There was another chorus.
“Keep an eye out for the cops.”
“That’s it, exactly!” enthused Aunty Martha. “Now, what happens if you spot a cop?”
“Get to hell out of it.”
“That’s right, George – get to hell out of it! You never take a chance with the forces of law and order, see? It doesn’t matter how rich the pickings, you run. You can’t get many pickings in—”
“Jail!” one cried.
“Prison,” called a girl.
“The lock-up,” said a third.
“The hoosegow,” squeaked a boy.
They were all laughing happily; they continued to laugh, and even Martha Triggett kept bursting out with hearty laughter, but at long last she sobered.
“Now there’s another thing. We’ll have a car in two different car parks, and you’ll each have a key to the boots – both boots. When you want to get rid of some of your ill-gotten gains, go and dump them in one car or the other. You needn’t worry after that, I’ll see the cars are driven away when the time comes.
She paused giving them time to absorb all this.
“That’s for next week, not tomorrow,” she went on at last. “Tomorrow’s Monday – you can get a lot of practice in. Just mix among the shoppers in the High Street, and in the market – but keep out of the stores and supermarkets: they’ve got electronic eyes.
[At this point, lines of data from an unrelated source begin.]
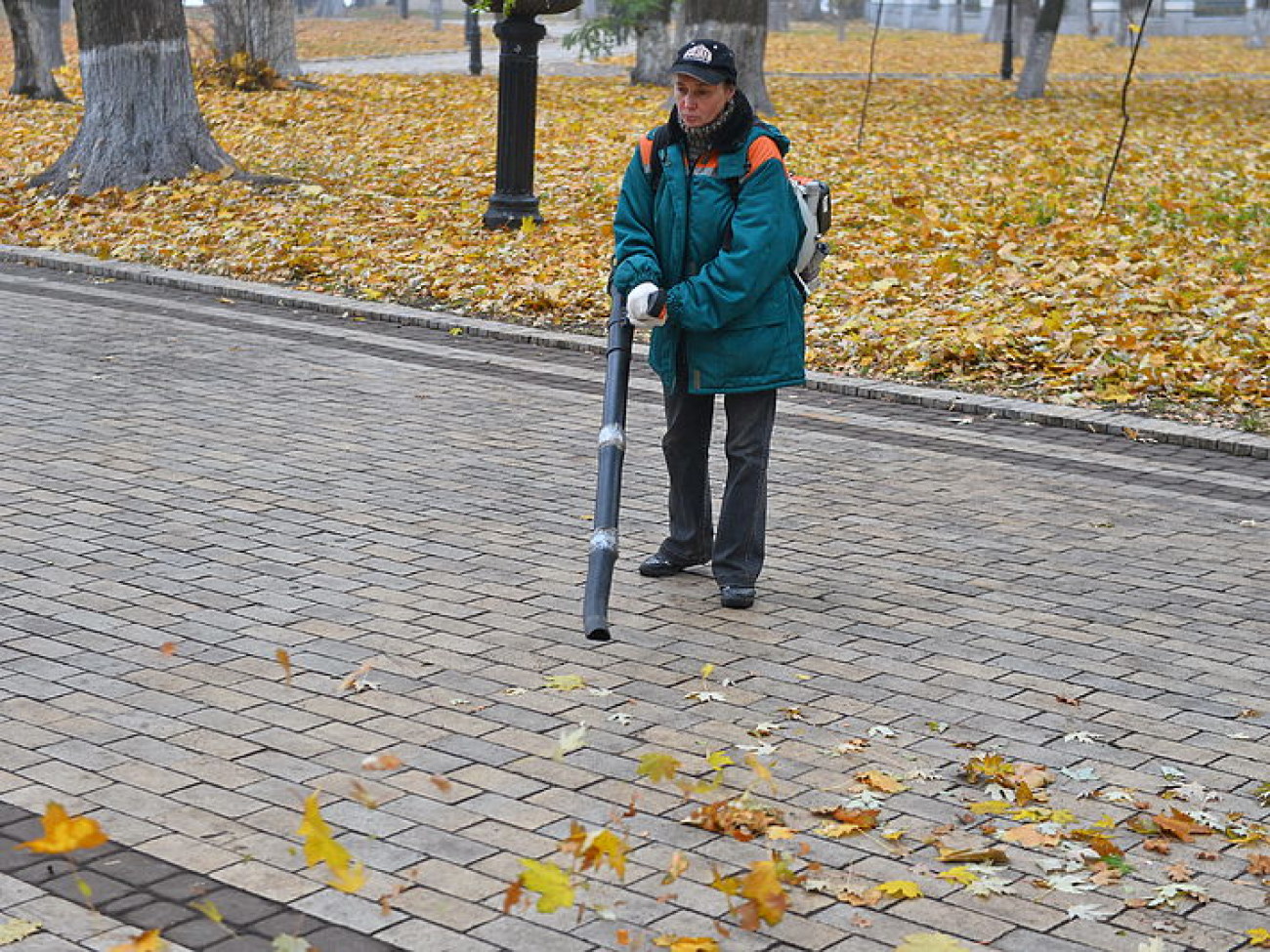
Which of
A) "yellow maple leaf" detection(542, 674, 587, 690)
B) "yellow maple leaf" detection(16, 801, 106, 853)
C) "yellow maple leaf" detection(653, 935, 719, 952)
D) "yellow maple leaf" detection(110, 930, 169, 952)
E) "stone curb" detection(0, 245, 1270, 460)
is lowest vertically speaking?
"stone curb" detection(0, 245, 1270, 460)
You know you must get rid of the stuff quick, don’t you? . . . Could be a car boot, or a shop, or a van, wherever you’re told. The important thing is to be quick, every time. And if you think you’re being watched, scram! I’ll clear the stuff – you don’t have to worry about that. First share out, next Sunday. You’ll get equal shares, everyone shares and shares alike in Aunty Martha’s cooperative!”